Unsurprisingly, regional Asian currencies fell heavily versus the US Dollar overnight, with Asia perhaps the most sensitive region on the planet to the prospects of a Fed taper starting at the end of the year. The Korean Won has tumbled by nearly 1.0% over the past 24 hours to 1178.00 this morning, the taper-nerves exacerbated by a tough couple of days on the North Korean front. A further rise towards 1185.00 is likely to bring the Bank of Korea out to sell dollars. USD/MYR also broke higher overnight to 4.1700, clearing previous resistance at 4.1600 easily. It now targets further moves higher to 4.2000. USD/CNY fell to 6.4300 overnight before sharply reversing higher to 6.4500 after the PBOC set a neutral fix at 6.4527. It seems that with public holidays next week, and golden week at the start of October, the PBOC is determined to mute any tapering, Evergrande or policy-induced volatility in the currency.

Oil maintains its gains

Oil managed to hold onto all its recent gains overnight, despite a surge by the US Dollar. Sky-high natural gas prices and 40% of US Gulf of Mexico oil industry still being offline post-Ida continues to support prices. Brent crude rose just 0.15% to $75.60, and WTI was almost unchanged at $72.50 a barrel. Both remain around those levels in a quiet Asian session today. With natural gas prices continuing to rise, substituting oil for power and heating generation will become more appealing and that should continue to support prices, even at these levels.

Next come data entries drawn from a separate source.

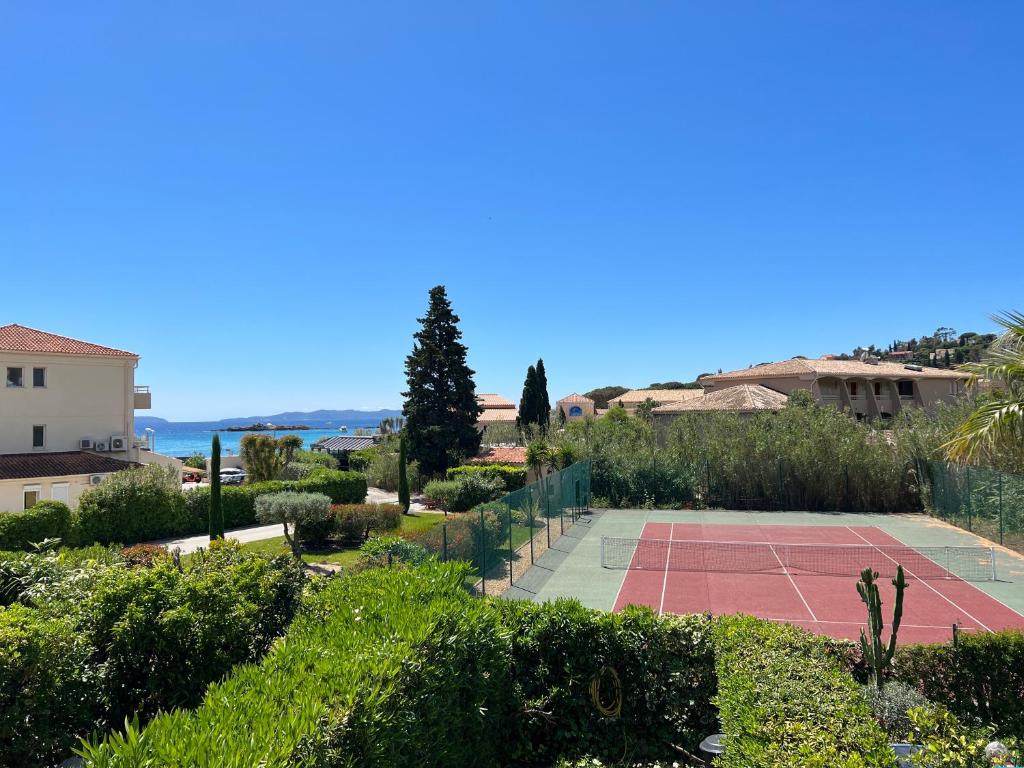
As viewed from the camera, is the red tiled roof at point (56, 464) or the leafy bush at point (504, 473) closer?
the red tiled roof at point (56, 464)

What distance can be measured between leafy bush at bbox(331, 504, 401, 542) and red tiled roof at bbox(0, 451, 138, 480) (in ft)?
42.9

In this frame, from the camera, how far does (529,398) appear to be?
54.7m

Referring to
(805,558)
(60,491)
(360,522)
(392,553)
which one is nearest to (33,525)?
(60,491)

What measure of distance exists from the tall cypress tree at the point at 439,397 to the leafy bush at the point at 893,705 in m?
29.8

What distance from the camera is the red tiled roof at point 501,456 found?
3444cm

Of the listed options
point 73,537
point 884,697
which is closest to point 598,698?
point 884,697

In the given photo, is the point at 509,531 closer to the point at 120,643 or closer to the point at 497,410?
the point at 120,643

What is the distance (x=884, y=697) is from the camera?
588 cm

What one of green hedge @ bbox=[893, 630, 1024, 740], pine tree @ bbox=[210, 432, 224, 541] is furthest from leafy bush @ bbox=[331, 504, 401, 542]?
green hedge @ bbox=[893, 630, 1024, 740]

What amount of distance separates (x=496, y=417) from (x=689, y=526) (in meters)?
59.0

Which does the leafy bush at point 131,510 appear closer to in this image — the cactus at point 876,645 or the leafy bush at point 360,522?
the leafy bush at point 360,522

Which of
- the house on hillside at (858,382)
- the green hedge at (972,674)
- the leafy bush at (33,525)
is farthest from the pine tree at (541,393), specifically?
the green hedge at (972,674)

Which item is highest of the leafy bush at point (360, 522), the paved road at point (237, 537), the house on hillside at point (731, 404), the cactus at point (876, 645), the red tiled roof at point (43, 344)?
the red tiled roof at point (43, 344)

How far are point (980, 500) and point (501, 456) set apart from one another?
23.3 metres
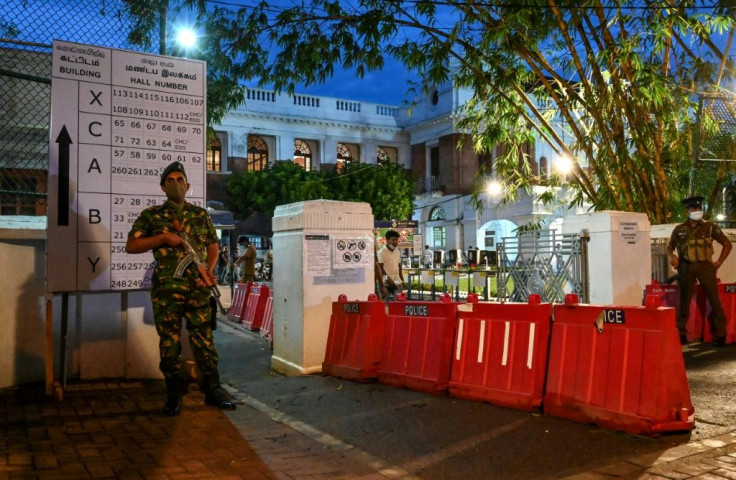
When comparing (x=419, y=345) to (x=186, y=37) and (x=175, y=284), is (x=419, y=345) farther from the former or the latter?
(x=186, y=37)

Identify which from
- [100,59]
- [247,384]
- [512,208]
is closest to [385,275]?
[247,384]

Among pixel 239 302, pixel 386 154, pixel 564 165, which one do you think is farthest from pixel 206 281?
pixel 386 154

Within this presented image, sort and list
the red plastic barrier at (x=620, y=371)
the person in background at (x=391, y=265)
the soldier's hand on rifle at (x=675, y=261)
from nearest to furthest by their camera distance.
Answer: the red plastic barrier at (x=620, y=371)
the soldier's hand on rifle at (x=675, y=261)
the person in background at (x=391, y=265)

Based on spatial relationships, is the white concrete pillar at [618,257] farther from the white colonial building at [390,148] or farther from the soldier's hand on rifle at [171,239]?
the white colonial building at [390,148]

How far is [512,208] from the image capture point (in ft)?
120

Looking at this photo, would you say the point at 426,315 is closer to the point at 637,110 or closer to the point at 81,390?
the point at 81,390

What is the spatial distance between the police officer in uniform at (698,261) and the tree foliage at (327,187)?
2577 centimetres

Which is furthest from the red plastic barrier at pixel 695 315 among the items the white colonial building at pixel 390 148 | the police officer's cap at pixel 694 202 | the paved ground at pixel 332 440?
the white colonial building at pixel 390 148

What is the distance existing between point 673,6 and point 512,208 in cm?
2587

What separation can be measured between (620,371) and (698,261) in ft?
15.5

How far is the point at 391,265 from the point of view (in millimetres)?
11750

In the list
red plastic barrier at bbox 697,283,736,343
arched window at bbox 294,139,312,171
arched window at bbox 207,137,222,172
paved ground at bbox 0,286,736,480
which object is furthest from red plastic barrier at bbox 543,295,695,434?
arched window at bbox 294,139,312,171

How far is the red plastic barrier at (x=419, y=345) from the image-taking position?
247 inches

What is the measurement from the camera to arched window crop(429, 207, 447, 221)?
41.5 m
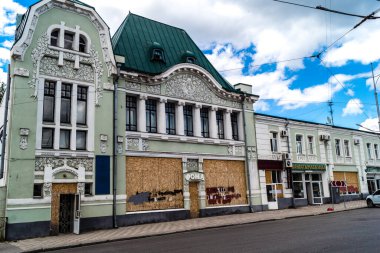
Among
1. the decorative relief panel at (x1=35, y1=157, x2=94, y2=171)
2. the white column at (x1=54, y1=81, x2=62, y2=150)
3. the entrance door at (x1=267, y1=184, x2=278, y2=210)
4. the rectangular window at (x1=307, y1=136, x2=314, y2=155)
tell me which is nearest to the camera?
the decorative relief panel at (x1=35, y1=157, x2=94, y2=171)

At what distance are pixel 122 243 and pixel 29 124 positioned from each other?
7429 millimetres

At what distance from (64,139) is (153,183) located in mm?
5631

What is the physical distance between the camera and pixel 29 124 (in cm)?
1606

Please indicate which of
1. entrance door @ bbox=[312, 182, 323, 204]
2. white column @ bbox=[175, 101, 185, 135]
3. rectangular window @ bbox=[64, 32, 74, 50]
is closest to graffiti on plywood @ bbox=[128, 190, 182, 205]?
white column @ bbox=[175, 101, 185, 135]

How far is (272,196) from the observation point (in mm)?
25656

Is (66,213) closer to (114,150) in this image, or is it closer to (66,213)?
(66,213)

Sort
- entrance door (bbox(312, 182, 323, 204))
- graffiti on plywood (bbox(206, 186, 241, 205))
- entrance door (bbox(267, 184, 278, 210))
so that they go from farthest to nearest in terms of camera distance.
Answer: entrance door (bbox(312, 182, 323, 204)), entrance door (bbox(267, 184, 278, 210)), graffiti on plywood (bbox(206, 186, 241, 205))

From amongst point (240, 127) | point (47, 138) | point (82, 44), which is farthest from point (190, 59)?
point (47, 138)

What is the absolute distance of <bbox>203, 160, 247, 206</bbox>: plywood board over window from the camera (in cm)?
2239

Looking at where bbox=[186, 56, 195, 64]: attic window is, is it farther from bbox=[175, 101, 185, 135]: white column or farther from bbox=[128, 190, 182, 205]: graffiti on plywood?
bbox=[128, 190, 182, 205]: graffiti on plywood

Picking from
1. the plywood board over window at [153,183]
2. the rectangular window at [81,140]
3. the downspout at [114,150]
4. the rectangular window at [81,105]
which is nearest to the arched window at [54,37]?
the rectangular window at [81,105]

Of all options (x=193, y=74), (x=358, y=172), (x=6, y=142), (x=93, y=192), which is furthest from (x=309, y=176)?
(x=6, y=142)

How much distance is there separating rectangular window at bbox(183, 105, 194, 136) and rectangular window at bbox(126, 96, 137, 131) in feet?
12.0

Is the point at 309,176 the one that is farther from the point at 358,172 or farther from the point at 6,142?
the point at 6,142
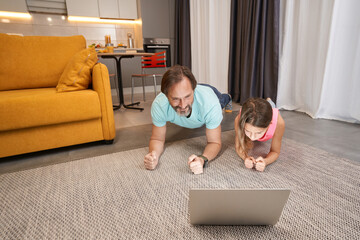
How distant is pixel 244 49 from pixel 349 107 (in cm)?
147

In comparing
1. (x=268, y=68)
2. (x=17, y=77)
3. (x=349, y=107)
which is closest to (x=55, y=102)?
(x=17, y=77)

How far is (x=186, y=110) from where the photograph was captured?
1.14m

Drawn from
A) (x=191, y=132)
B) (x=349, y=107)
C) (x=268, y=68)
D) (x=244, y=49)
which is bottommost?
(x=191, y=132)

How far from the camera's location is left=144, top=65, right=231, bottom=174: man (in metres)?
1.06

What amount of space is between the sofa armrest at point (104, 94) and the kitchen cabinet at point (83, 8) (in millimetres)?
3507

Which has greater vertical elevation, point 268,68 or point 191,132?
point 268,68

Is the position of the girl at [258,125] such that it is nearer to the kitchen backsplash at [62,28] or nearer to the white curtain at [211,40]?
the white curtain at [211,40]

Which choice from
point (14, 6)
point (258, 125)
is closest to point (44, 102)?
point (258, 125)

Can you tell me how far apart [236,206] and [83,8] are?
5.00 m

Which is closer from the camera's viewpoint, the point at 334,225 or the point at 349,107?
the point at 334,225

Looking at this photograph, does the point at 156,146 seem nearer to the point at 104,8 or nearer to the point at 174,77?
the point at 174,77

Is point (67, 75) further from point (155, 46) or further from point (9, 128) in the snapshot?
point (155, 46)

Brent crude has resistance nearby at $76.00 and if that gives way, Brent crude should target the $78.00 a barrel area. Support remains at $74.00 a barrel, with failure signalling a deeper retreat to the $72.00 region. WTI has support at $71.00 a barrel while resistance remains just above at $73.00 a barrel, followed by $74.00 and $76.00 a barrel.

Gold finally collapses overnight

Gold prices finally collapsed overnight after the surge in US Retail Sales saw a strong rally by the US Dollar. Gold fell by 2.25% to %1753.50 an ounce, a $40 loss for the session. Support held at $1750.00, and some shot covering has lifted the metal by 0.40% to $1760.00 an ounce in Asia, but gold remains on fragile ground.

Gold faces another test of $1750.00 if the US Dollar remains firm today. It is clear a lot of speculative long positioning was culled overnight, and the question is, how much is still out there. Looking at the price action overnight, I would say quite a lot.

If support at $1750.00 fails, gold could target the $1715.00 area, potentially testing longer-term support around $1675.00 an ounce. Gold’s nearest resistance is now the overnight breakout point at $1780.00 an ounce.